This new method prevents the harmful pollutant carbon from finding its way from a car tailpipe into the atmosphere.
Though technologies to capture carbon dioxide emissions from large-scale sources such as power plants have recently gained some impressive scientific ground, nearly two-thirds of global carbon emissions are created by much smaller polluters like automobiles, transportation vehicles and distributed industrial power generation applications.
Now, the team at Georgia Tech have set for themselves the goal to create a sustainable transportation system that uses a liquid fuel and traps the carbon emission in the vehicle for later processing at a fueling station.
The carbon would then be shuttled back to a processing plant where it could be transformed into liquid fuel.
Currently, Georgia Tech researchers are developing a fuel-processing device to separate the carbon and store it in the vehicle in liquid form.
“Presently, we have an unsustainable carbon-based economy with several severe limitations, including a limited supply of fossil fuels, high cost and carbon dioxide pollution,” said Andrei Fedorov, associate professor in the Woodruff School of Mechanical Engineering at Georgia Tech and a lead researcher on the project.

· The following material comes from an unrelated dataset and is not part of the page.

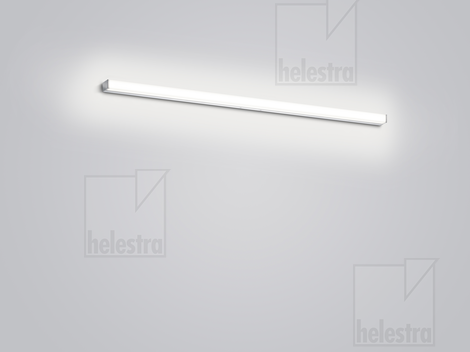 Helestra LADO-S lampada da parete/soffitto alluminio cromato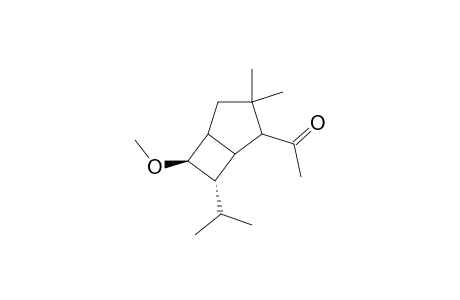 (6RS,7SR)-3,3-Dimethyl-7-isopropyl-6-methoxybicyclo[3.2.0]hept-2-yl Methyl Ketone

“We wanted to create a practical and sustainable energy strategy for automobiles that could solve each of those limitations, eventually using renewable energy sources and in an environmentally conscious way,” he added.
Though little research has been done to explore carbon capture from vehicles, the Georgia Tech team outlines an economically feasible strategy for processing fossil or synthetic, carbon-containing liquid fuels that allows for the capture and recycling of carbon at the point of emission.
In the long term, this strategy would enable the development of a sustainable transportation system with no carbon emission.